NVFP4 grad-health canary
We also ran a short 50-step nvfp4 canary with the new per-expert grad-health tags (zero_frac, abs_mean, abs_max). Treat it as extra diagnostic evidence on the expert gradient field.
| Multiplier | Step | Final loss | w1 zero frac | w2 zero frac | w3 zero frac |
|---|---|---|---|---|---|
1x | 50 | 9.5620 | 0.71% | 0.71% | 0.71% |
15x | 50 | 9.4193 | 13.35% | 13.35% | 13.35% |
Treat this as a warning canary. The 15x lane can grab a small early loss edge while making the expert gradient field much harsher and much sparser. By 200 steps, that edge is gone and 1x is better.
The answer
Here is the scoped answer. Moonlet carried a loud opinion about this question, and on the settled bf16 lane that opinion is wrong. Experts do not need a larger learning rate than the dense path. 15x already overshoots, and 0.5x is not better than 1x. The clean earned setting there is lr_expert = lr_dense.

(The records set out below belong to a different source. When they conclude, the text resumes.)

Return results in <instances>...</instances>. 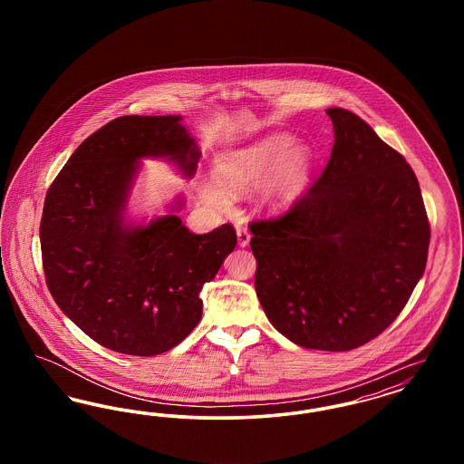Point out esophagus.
<instances>
[{"mask_svg":"<svg viewBox=\"0 0 464 464\" xmlns=\"http://www.w3.org/2000/svg\"><path fill=\"white\" fill-rule=\"evenodd\" d=\"M237 237H238V245H240V246H246L248 242H250V233H248V229L243 227V226L237 227Z\"/></svg>","mask_w":464,"mask_h":464,"instance_id":"1","label":"esophagus"}]
</instances>
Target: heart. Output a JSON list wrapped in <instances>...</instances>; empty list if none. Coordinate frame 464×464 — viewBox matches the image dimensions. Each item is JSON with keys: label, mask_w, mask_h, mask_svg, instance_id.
Returning a JSON list of instances; mask_svg holds the SVG:
<instances>
[{"label": "heart", "mask_w": 464, "mask_h": 464, "mask_svg": "<svg viewBox=\"0 0 464 464\" xmlns=\"http://www.w3.org/2000/svg\"><path fill=\"white\" fill-rule=\"evenodd\" d=\"M311 165L313 153L308 146H294L287 133H269L248 146L219 155L216 174L222 184L205 180L201 195L218 208H229V191L261 186L259 203L267 210H282L303 193Z\"/></svg>", "instance_id": "heart-1"}]
</instances>
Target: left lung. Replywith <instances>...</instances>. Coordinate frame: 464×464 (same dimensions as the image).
<instances>
[{
  "label": "left lung",
  "instance_id": "8db88e82",
  "mask_svg": "<svg viewBox=\"0 0 464 464\" xmlns=\"http://www.w3.org/2000/svg\"><path fill=\"white\" fill-rule=\"evenodd\" d=\"M327 114V167L284 216L250 224V248L273 327L303 348L348 352L407 304L426 267L430 222L405 158L352 111Z\"/></svg>",
  "mask_w": 464,
  "mask_h": 464
}]
</instances>
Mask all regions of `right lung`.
Segmentation results:
<instances>
[{
    "mask_svg": "<svg viewBox=\"0 0 464 464\" xmlns=\"http://www.w3.org/2000/svg\"><path fill=\"white\" fill-rule=\"evenodd\" d=\"M182 116H120L87 137L46 191L40 242L46 285L67 318L101 346L155 356L198 325L199 292L235 250L222 224L191 233L174 214L125 224L140 158L195 176L199 150Z\"/></svg>",
    "mask_w": 464,
    "mask_h": 464,
    "instance_id": "obj_1",
    "label": "right lung"
}]
</instances>
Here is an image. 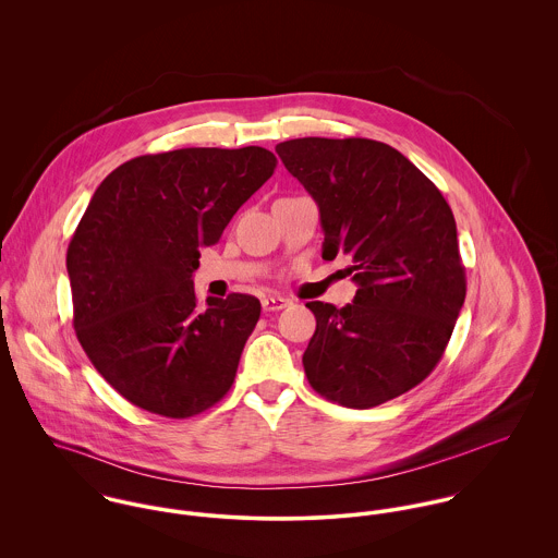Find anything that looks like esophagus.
Wrapping results in <instances>:
<instances>
[{
    "mask_svg": "<svg viewBox=\"0 0 558 558\" xmlns=\"http://www.w3.org/2000/svg\"><path fill=\"white\" fill-rule=\"evenodd\" d=\"M290 305V301L288 299H281V296H266L264 301H262V310L264 312H281V310H286Z\"/></svg>",
    "mask_w": 558,
    "mask_h": 558,
    "instance_id": "obj_1",
    "label": "esophagus"
}]
</instances>
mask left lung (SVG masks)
<instances>
[{"mask_svg":"<svg viewBox=\"0 0 558 558\" xmlns=\"http://www.w3.org/2000/svg\"><path fill=\"white\" fill-rule=\"evenodd\" d=\"M319 208L322 257H350L359 290L337 310L312 301L303 354L310 385L345 408H374L423 383L445 354L466 299L453 213L396 148L361 137L277 144Z\"/></svg>","mask_w":558,"mask_h":558,"instance_id":"8db88e82","label":"left lung"}]
</instances>
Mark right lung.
<instances>
[{
    "label": "right lung",
    "instance_id": "right-lung-1",
    "mask_svg": "<svg viewBox=\"0 0 558 558\" xmlns=\"http://www.w3.org/2000/svg\"><path fill=\"white\" fill-rule=\"evenodd\" d=\"M275 167L259 146L182 148L126 160L94 191L66 253L73 324L122 398L186 418L234 385L262 305L248 294L199 305L191 277Z\"/></svg>",
    "mask_w": 558,
    "mask_h": 558
}]
</instances>
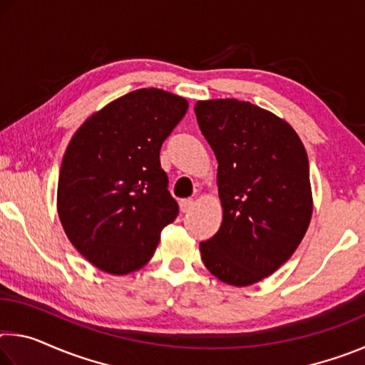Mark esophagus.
Here are the masks:
<instances>
[{
    "instance_id": "esophagus-1",
    "label": "esophagus",
    "mask_w": 365,
    "mask_h": 365,
    "mask_svg": "<svg viewBox=\"0 0 365 365\" xmlns=\"http://www.w3.org/2000/svg\"><path fill=\"white\" fill-rule=\"evenodd\" d=\"M195 206V201L190 200V197H187V200H180V211L182 212H190L191 209H193Z\"/></svg>"
}]
</instances>
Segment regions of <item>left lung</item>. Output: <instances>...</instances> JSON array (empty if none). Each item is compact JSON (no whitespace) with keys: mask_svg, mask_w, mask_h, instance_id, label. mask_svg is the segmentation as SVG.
<instances>
[{"mask_svg":"<svg viewBox=\"0 0 365 365\" xmlns=\"http://www.w3.org/2000/svg\"><path fill=\"white\" fill-rule=\"evenodd\" d=\"M195 114L219 163L224 220L200 243L212 275L248 287L298 248L312 215L309 160L292 127L248 101H200Z\"/></svg>","mask_w":365,"mask_h":365,"instance_id":"obj_1","label":"left lung"}]
</instances>
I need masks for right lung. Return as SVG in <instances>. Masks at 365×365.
I'll return each instance as SVG.
<instances>
[{
	"instance_id": "obj_1",
	"label": "right lung",
	"mask_w": 365,
	"mask_h": 365,
	"mask_svg": "<svg viewBox=\"0 0 365 365\" xmlns=\"http://www.w3.org/2000/svg\"><path fill=\"white\" fill-rule=\"evenodd\" d=\"M187 100L132 91L91 115L73 135L59 170L58 212L71 243L95 267L115 275L150 261L160 230L178 215L160 168L164 140Z\"/></svg>"
}]
</instances>
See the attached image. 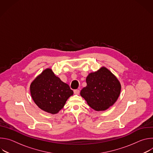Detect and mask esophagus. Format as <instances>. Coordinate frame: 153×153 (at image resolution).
<instances>
[{
  "mask_svg": "<svg viewBox=\"0 0 153 153\" xmlns=\"http://www.w3.org/2000/svg\"><path fill=\"white\" fill-rule=\"evenodd\" d=\"M74 93L75 94H76V95H78L80 93L79 90H74Z\"/></svg>",
  "mask_w": 153,
  "mask_h": 153,
  "instance_id": "esophagus-1",
  "label": "esophagus"
}]
</instances>
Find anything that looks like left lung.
<instances>
[{
    "label": "left lung",
    "mask_w": 153,
    "mask_h": 153,
    "mask_svg": "<svg viewBox=\"0 0 153 153\" xmlns=\"http://www.w3.org/2000/svg\"><path fill=\"white\" fill-rule=\"evenodd\" d=\"M86 86L81 90L80 96L96 111H104L117 100L121 85L117 77L106 68L91 73L86 79Z\"/></svg>",
    "instance_id": "8db88e82"
}]
</instances>
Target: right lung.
Returning <instances> with one entry per match:
<instances>
[{"instance_id": "obj_1", "label": "right lung", "mask_w": 153, "mask_h": 153, "mask_svg": "<svg viewBox=\"0 0 153 153\" xmlns=\"http://www.w3.org/2000/svg\"><path fill=\"white\" fill-rule=\"evenodd\" d=\"M31 97L41 110L55 114L73 94L68 84L55 76L51 68L43 71L31 83Z\"/></svg>"}]
</instances>
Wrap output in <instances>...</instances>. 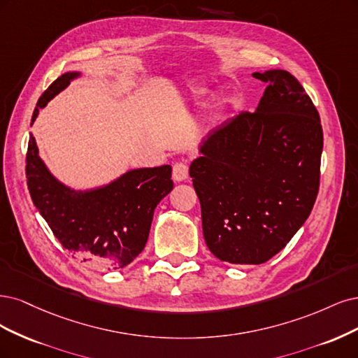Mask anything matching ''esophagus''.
<instances>
[{"label":"esophagus","instance_id":"esophagus-1","mask_svg":"<svg viewBox=\"0 0 358 358\" xmlns=\"http://www.w3.org/2000/svg\"><path fill=\"white\" fill-rule=\"evenodd\" d=\"M189 177V168L186 164H176L174 168H172V178H174V181L180 182V181H184L187 180Z\"/></svg>","mask_w":358,"mask_h":358}]
</instances>
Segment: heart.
I'll return each instance as SVG.
<instances>
[{"mask_svg": "<svg viewBox=\"0 0 358 358\" xmlns=\"http://www.w3.org/2000/svg\"><path fill=\"white\" fill-rule=\"evenodd\" d=\"M198 94H202V92H198Z\"/></svg>", "mask_w": 358, "mask_h": 358, "instance_id": "heart-1", "label": "heart"}]
</instances>
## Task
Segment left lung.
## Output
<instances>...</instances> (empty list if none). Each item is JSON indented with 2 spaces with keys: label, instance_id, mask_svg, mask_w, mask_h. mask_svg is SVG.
<instances>
[{
  "label": "left lung",
  "instance_id": "obj_1",
  "mask_svg": "<svg viewBox=\"0 0 358 358\" xmlns=\"http://www.w3.org/2000/svg\"><path fill=\"white\" fill-rule=\"evenodd\" d=\"M266 83L255 113H239L203 138L189 169L213 255L260 264L303 226L320 186L318 111L285 70L252 73Z\"/></svg>",
  "mask_w": 358,
  "mask_h": 358
}]
</instances>
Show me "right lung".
I'll use <instances>...</instances> for the list:
<instances>
[{
  "instance_id": "right-lung-1",
  "label": "right lung",
  "mask_w": 358,
  "mask_h": 358,
  "mask_svg": "<svg viewBox=\"0 0 358 358\" xmlns=\"http://www.w3.org/2000/svg\"><path fill=\"white\" fill-rule=\"evenodd\" d=\"M78 77L80 71H68L55 80L38 99L31 126L40 110ZM171 172V165L135 168L102 186L76 190L52 174L29 135L31 199L61 245L94 269L124 268L144 250L155 208L174 187Z\"/></svg>"
}]
</instances>
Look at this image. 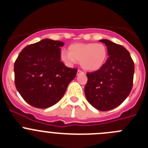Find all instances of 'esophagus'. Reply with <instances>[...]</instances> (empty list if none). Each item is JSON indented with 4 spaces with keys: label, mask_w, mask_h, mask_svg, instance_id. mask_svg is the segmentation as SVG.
<instances>
[{
    "label": "esophagus",
    "mask_w": 148,
    "mask_h": 148,
    "mask_svg": "<svg viewBox=\"0 0 148 148\" xmlns=\"http://www.w3.org/2000/svg\"><path fill=\"white\" fill-rule=\"evenodd\" d=\"M80 73H84V72L82 71V70H78V74H80Z\"/></svg>",
    "instance_id": "34e87169"
}]
</instances>
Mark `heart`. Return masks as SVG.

The reason is that sparse routing attenuates raw expert gradients, but the adaptive optimizer cancels much of that attenuation before the step is applied. The broader lesson is regime-dependent: you have to ask how much of the sparse-routing attenuation survives the optimizer before you start multiplying expert LR by hand. On the current evidence, bf16 / AdamW is the settled proof lane, while the short nvfp4 / ExpertAdamW results point in the same direction without closing the full tuning question.
What this does not say
This is not a universal MoE expert-LR law.
It does not settle:
- non-adaptive controls such as SGD, where the derivation predicts a different answer
ExpertMuonor other adaptive families with materially different update dynamics- the full
nvfp4optimum, which still needs a wider sweep and longer-horizon repeats
The paper earns a narrower result than that, and a stronger one: on Moonlet bf16 with AdamW, the old 15x rule is wrong for mechanistic reasons we can now measure.
Receipts
Receipt bundle: nmoe/repro/0008.receipts.json
# bf16 main sweep
bash scripts/repro/run_0008_bf16_sweep.sh blog_artifacts/0008_expert_lr_bf16_20260311
python3 scripts/repro/summarize_0008_bf16_sweep.py --kind main --study-root blog_artifacts/0008_expert_lr_bf16_20260311
# bf16 update-proof
bash scripts/repro/run_0008_bf16_updateproof.sh blog_artifacts/0008_expert_lr_bf16_updateproof_20260311
python3 scripts/repro/summarize_0008_bf16_sweep.py --kind updateproof --study-root blog_artifacts/0008_expert_lr_bf16_updateproof_20260311 --steps 10,50,100,130,200
# nvfp4 diagnostics
bash scripts/repro/run_0008_nvfp4_updateproof.sh blog_artifacts/0008_expert_lr_nvfp4_updateproof_b20260311
python3 scripts/repro/summarize_0008_bf16_sweep.py --kind nvfp4_updateproof --study-root blog_artifacts/0008_expert_lr_nvfp4_updateproof_b20260311 --steps 10,50,100,130,200
bash scripts/repro/run_0008_nvfp4_gradhealth.sh blog_artifacts/0008_expert_lr_nvfp4_gradhealth_c20260311
python3 scripts/repro/summarize_0008_bf16_sweep.py --kind nvfp4_gradhealth --study-root blog_artifacts/0008_expert_lr_nvfp4_gradhealth_c20260311 --steps 10,50
# verify receipts
python3 scripts/repro/verify_post_receipts.py --repo-root . --receipts-dir repro --post 0008
References
Key references for this post are Shazeer et al., "Outrageously Large Neural Networks: The Sparsely-Gated Mixture-of-Experts Layer" (2017); William Fedus, Barret Zoph, and Noam Shazeer, "Switch Transformers: Scaling to Trillion Parameter Models with Simple and Efficient Sparsity" (2021); Diederik P. Kingma and Jimmy Ba, "Adam: A Method for Stochastic Optimization" (2015); and Ilya Loshchilov and Frank Hutter, "Decoupled Weight Decay Regularization" (2019).